Personally, I just screwed my collet rack to the wall behind my mill.  The racks on the B-ports at the industrial arts place I've attended were mounted to the column of the mill (the side.)  I don't think I'd want to hang anything extra from my dro arm, but that's just me.  I could see using a heavier oil on the vertical parts, but I doubt that I'm ever going to wear anything out at this rate. 
-Ryan


----------



## Smudgemo (Jun 4, 2015)

Actually, where you may want to put some light oil is on the sliding covers under the saddle.  I was adjusting my gib and noticed they didn't move very well and with the table all the way back a gap above the screw opened.  A bit of spindle oil and things are moving properly.  Just a thought.
-Ryan


----------



## Duker (Jun 4, 2015)

Thanks Ryan, I will check it out.


----------



## HighWall (Jun 5, 2015)

I have a PM935TV on the way.  I'd be very grateful for a link to images detailing uncrating, use of a cherry picker and sawzall to get it off the pallet.  My rolling base is already made, but getting the mill onto it safely is my biggest concern.

Thanks!


----------



## Duker (Jun 5, 2015)

HighWall said:


> I have a PM935TV on the way.  I'd be very grateful for a link to images detailing uncrating, use of a cherry picker and sawzall to get it off the pallet.  My rolling base is already made, but getting the mill onto it safely is my biggest concern.
> 
> Thanks!



HighWall, 

Unfortunately due to time constraints I didn't take any pictures of that part of the process but if you check out GAGyro's and Catoctin's threads they illustrate some great shots of their unloading process.  GA shows how he cut the pallet down which worked so that I could slide my engine hoist up to the mill.
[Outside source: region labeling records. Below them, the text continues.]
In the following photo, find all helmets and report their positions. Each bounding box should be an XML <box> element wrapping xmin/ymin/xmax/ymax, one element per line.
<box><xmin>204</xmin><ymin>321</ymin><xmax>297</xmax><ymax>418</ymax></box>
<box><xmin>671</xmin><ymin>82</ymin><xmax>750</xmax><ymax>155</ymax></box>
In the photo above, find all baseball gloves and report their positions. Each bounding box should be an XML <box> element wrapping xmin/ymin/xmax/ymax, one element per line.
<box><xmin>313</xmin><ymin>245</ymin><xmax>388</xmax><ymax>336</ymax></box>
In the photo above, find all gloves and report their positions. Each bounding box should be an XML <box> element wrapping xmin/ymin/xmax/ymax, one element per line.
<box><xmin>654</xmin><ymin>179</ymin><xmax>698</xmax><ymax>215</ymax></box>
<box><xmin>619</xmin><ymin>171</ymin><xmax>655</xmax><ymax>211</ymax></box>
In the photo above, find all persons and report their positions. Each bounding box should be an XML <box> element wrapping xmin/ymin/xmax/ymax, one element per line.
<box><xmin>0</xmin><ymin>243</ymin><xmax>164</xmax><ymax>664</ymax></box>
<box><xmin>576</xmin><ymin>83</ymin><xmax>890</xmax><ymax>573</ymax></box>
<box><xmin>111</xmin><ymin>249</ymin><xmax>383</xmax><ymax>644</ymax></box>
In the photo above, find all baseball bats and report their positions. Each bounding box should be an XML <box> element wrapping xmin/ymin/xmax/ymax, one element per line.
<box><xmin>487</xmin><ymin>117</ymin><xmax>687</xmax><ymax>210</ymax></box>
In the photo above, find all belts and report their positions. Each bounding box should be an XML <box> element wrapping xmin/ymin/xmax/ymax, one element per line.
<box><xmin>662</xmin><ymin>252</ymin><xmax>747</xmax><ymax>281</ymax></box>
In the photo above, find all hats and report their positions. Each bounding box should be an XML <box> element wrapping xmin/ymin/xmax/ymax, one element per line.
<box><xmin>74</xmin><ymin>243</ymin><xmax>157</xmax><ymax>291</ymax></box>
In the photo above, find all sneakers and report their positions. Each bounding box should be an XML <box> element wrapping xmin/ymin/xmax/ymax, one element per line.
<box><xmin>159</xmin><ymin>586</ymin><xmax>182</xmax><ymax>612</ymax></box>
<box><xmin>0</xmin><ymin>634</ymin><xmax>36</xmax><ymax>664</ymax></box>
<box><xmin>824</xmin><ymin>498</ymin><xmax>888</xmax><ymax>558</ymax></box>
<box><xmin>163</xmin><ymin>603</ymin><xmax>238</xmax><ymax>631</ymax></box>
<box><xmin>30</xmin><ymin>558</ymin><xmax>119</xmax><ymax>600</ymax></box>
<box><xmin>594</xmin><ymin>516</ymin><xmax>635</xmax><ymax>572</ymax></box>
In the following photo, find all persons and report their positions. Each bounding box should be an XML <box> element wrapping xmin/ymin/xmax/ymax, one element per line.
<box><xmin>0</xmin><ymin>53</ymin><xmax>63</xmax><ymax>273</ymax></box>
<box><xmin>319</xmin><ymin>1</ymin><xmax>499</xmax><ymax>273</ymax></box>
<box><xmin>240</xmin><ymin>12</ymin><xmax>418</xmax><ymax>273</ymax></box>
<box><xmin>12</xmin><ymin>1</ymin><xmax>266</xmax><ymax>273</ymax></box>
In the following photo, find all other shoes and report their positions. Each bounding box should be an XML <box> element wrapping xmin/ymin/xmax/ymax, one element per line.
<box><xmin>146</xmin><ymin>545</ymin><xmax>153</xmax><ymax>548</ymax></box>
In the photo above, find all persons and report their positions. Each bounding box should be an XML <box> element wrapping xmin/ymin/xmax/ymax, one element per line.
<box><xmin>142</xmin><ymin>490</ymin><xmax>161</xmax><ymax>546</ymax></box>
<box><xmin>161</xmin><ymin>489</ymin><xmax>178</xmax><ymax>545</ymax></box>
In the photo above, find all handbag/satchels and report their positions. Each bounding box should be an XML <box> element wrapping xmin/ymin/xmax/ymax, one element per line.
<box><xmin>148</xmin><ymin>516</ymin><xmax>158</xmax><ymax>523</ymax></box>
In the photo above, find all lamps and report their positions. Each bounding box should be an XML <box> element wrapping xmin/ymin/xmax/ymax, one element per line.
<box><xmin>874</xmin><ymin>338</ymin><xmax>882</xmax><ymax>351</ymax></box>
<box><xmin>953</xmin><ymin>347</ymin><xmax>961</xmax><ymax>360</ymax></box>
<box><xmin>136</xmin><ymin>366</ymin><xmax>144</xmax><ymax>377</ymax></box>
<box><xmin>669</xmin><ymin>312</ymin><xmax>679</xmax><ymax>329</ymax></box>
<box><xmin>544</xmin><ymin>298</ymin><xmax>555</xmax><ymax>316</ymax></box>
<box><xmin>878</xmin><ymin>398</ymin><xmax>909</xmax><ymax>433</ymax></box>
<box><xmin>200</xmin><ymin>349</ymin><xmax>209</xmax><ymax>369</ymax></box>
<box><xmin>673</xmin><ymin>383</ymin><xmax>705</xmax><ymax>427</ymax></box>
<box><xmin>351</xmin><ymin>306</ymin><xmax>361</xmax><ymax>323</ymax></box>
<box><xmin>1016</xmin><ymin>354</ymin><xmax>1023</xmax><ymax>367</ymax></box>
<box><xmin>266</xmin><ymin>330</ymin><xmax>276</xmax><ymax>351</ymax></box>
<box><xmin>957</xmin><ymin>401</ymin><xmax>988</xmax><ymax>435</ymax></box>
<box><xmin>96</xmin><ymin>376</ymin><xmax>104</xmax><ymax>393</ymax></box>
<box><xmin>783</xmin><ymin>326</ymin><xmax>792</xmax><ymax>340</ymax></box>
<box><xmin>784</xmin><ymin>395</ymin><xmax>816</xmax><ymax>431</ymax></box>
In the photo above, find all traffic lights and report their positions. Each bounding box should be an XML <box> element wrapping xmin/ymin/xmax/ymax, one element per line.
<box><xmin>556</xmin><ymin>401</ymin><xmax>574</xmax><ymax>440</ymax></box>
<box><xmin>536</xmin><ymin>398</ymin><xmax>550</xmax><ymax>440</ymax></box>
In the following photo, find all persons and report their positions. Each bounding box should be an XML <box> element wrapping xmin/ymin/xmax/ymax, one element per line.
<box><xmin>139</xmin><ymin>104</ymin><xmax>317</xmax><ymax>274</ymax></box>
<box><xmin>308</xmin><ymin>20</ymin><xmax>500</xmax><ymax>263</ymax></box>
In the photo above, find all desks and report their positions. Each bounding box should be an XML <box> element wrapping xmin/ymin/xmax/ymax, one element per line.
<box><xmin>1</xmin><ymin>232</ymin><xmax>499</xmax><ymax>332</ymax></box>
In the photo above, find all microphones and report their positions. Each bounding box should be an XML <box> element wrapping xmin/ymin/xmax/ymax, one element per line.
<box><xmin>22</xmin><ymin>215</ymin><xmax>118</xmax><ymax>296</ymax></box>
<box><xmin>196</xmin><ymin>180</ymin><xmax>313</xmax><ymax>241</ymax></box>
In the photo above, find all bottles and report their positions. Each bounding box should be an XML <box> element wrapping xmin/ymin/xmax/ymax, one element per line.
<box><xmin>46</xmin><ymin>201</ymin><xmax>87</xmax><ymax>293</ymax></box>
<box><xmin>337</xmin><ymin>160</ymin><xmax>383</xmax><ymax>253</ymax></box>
If you have an engine leveler that can handle the weight it's even easier as you can level the mill to drop it easily into a base.


----------



## catoctin (Jun 5, 2015)

Duker,
You and GAGyro are fortunate that they did not double pallet your mills.  It appears RR has stopped doing that.  My mill teetered on the junky second pallet.  I believe Zmotorsport has the same issue and his fell over in the truck.  Pallet cutting was out of the question for me.  I planned to rent a gantry crane the next day after delivery but after seeing how unstable things were decided to do it the same day.  

HighWall,
Use the lift ring on top of the mill for lifting.  Be advised that this isn't a perfect balance point for the mill and it will tilt nose down.  Smudgemo pointed this out to me beforehand.   I needed to use the gantry crane as the main lifting apparatus and then had to use my engine lift to tilt the nose up in order to get the second pallet out.  Matt and I covered the headroom estimate on the gantry crane a head of time but we didn't account for the second pallet.

-Joe


----------



## Smudgemo (Jun 5, 2015)

I seem to recall if you spin the head 180* the balance point improves for the eye-bolt.  I got my driver to take his crappy pallet out from under mine before he left - I think I stacked 2x4s while he worked the pallet jack.  They need the second pallet because the jack is the same width as the middle supports on the pallet from PM.  Do be careful until you get this thing in place.  It's not a K/T or Cincinnati, but it's still plenty heavy.

I have a few photos of my unboxing and pallet cutting here: https://www.flickr.com/photos/smudgemo/sets/72157641342401814   My crate was in such fine shape that I repurposed the materials for a new bench.
-Ryan


----------